### INSTRUÇÕES DO EXERCÍCIO
Segundo o texto sobre linhas de pobreza, que nome recebe o valor mínimo da cesta alimentar?

### FONTE
**********

A estimação da linha de pobreza depende do objetivo de obtenção de um indicador de pobreza relativa ou absoluta. O primeiro refere-se à posição da família ou indivíduo em relação ao conjunto da sociedade. Por exemplo, uma linha de pobreza relativa pode ser o valor que corresponda a um quarto da mediana da distribuição da renda per capita familiar de um dado país. As famílias ou os indivíduos com renda inferior àquele número seriam considerados pobres. Já a linha de pobreza absoluta equivale a um valor fixo, que independe de sua posição na distribuição de renda. A vantagem de medir a pobreza relativa é levar em conta aspectos distributivos que os indivíduos possam valorar e a desvantagem é que ela muda toda vez que a distribuição de renda muda e assim não se pode distinguir se uma variação na pobreza decorre da mudança do nível de renda das pessoas ou famílias ou da mudança do valor de referência.

Em compensação, a vantagem de medir a pobreza de forma absoluta é exatamente poder comparar de forma clara níveis de pobreza ao longo do tempo, e entre regiões ou grupos sociais. Neste caso, são necessárias estimativas a partir do valor de cestas de bens de consumo. Apura-se a linha de pobreza em duas partes; de um lado se estabelece o valor da cesta de consumo de bens alimentares e de outro, o valor da de bens não-alimentares. A composição da cesta alimentar deve garantir que certas exigências nutricionais sejam satisfeitas em termos de ingestão calórica e protéica. A seleção dos bens que compõem esta cesta é feita a partir da estrutura de consumo observada naquelas famílias nas quais a renda é suficiente para atender às necessidades nutricionais. Com base no preço desses bens, estabelece-se o valor mínimo da cesta. No caso do Brasil, em 2004, o IBGE divulgou a Pesquisa de Orçamentos Familiares – POF 2002-2003, a qual pela primeira vez teve cobertura nacional. Antes, os estudos faziam uso das POFs de 1987-88 e 1996, cuja abrangência restringia-se às regiões metropolitanas e permitia conhecer a estrutura de consumo familiar dessas localidades. Com base nos preços pesquisados pelo IBGE, constrói-se o valor da cesta de bens alimentares, que pode variar entre as regiões por incluir diferentes bens ou diferentes preços. O valor mínimo da cesta alimentar é então denominado linha de indigência.

**********

### DADOS REGISTRADOS
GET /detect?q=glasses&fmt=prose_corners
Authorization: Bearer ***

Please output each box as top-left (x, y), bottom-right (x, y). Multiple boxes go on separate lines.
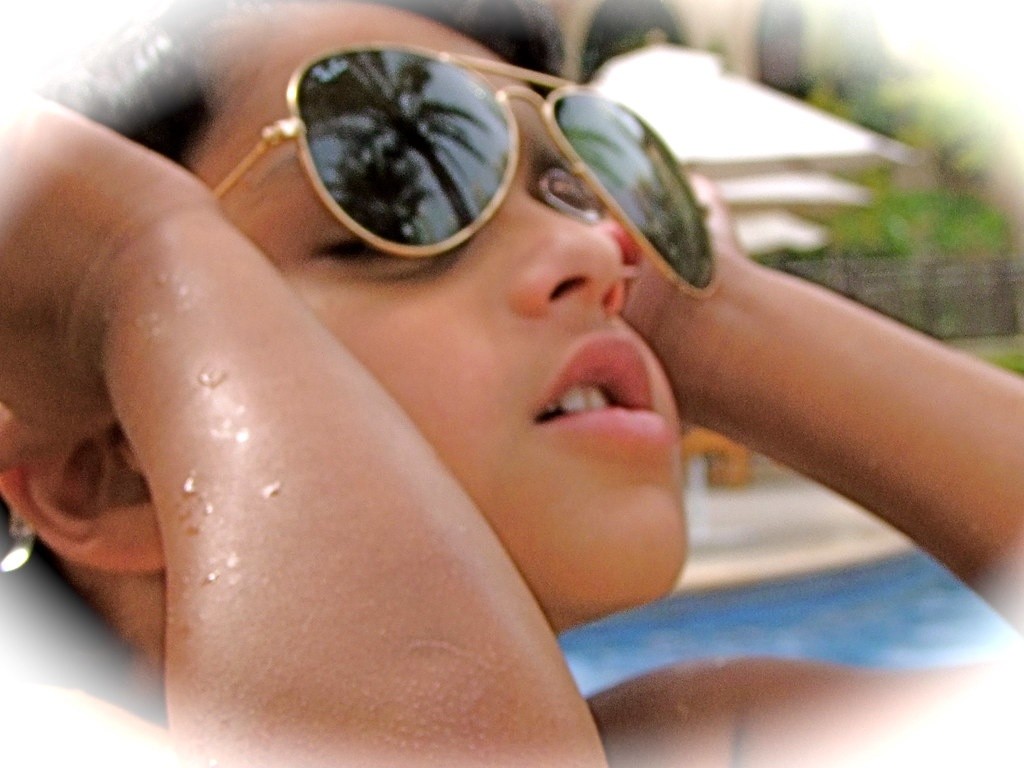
top-left (213, 42), bottom-right (724, 299)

**********

### RESPOSTA ESPERADA
Linha de indigência.